Dentro de los films que tengo en mi lista de pendientes, se encontraba «Tideland«, uno que había olvidado por completo en mi afán por actualizarme, olvidando los films de hace un par de años. Y anoche decidí recordar, y bien cómoda en mi cama vi el film de Terry Gilliam, del 2005.
Un director que considero, en lo personal, brillante, es Gilliam. Luego de un Brasil o un 12 Monos espectaculares, siendo que no hay chance de desilución alguna. Y es que lo que promete lo cumple. Pues bien, arranqué el film sin saber de qué trataba, y debo decir, que es muy difícil.
La película se centra en la protagonista, quien maneja todo el tiempo el punto de vista del film.

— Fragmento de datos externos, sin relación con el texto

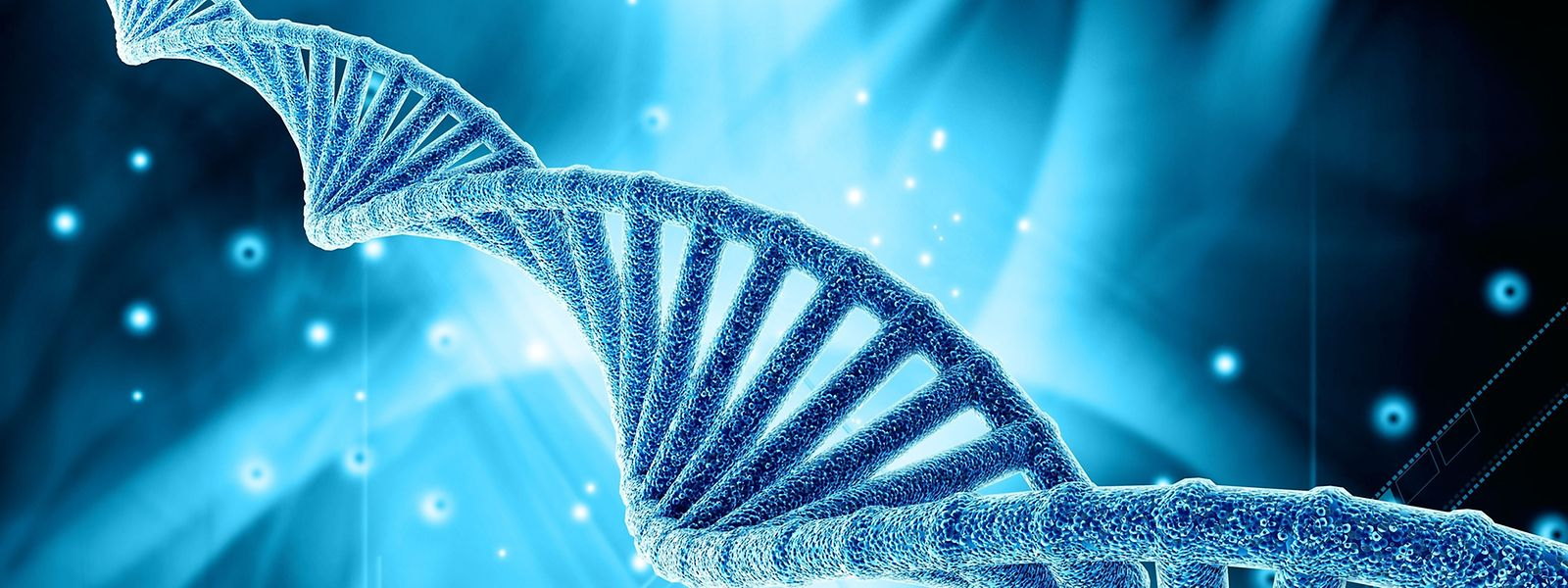 A terme, 21 pays européens devraient participer à l'échange d'ADN à des fins criminalistiques.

Una nena, hija de una estrella de rock adicta a toda clase de drogas, y una mujer que al inicio de la película muere por sobredosis de metadona. La niña no ha aprendido lo que es cada una de las cosas esenciales de la vida, y la muerte no deja de espantarla desde lo más instintivo de su ser, y ya no como conciencia de su implicancia. Ignora más de lo que debería, y vive en un mundo de fantasías, donde todos los que la rodean la amparan, y la mantienen en un engaño que a cada uno de los personajes le termina siendo propio. Con un novio que luego la toma por novia, que no es más que un enfermo mental y epiléptico, Geliza-Rose, la niña, vive en la fantasía de hadas, fantasmas y muñecas que son sus mejores amigas.
En un ambiente de plena luz, aunque infinitamente opresivo, se desarrollan situaciones que uno, desde el otro lado de algo, siente en la boca del estómago como el dolor ante la más pura de las impotencias. La morbosidad no se sustenta en sí misma, sino más bien en la esencial ignorancia, y la trasmutación a fantasía de cada acontecimiento y emoción. Todo pierde para ganar, o gana para perder.
Para quienes no hayan visto éste film, debo decir que es uno de los que más han afectado a mi emoción en las últimas muchas horas. Recomendable por su humanidad y crudeza, y fantasía y pureza, y porque Terry Gilliam es groso, grande, inmenso.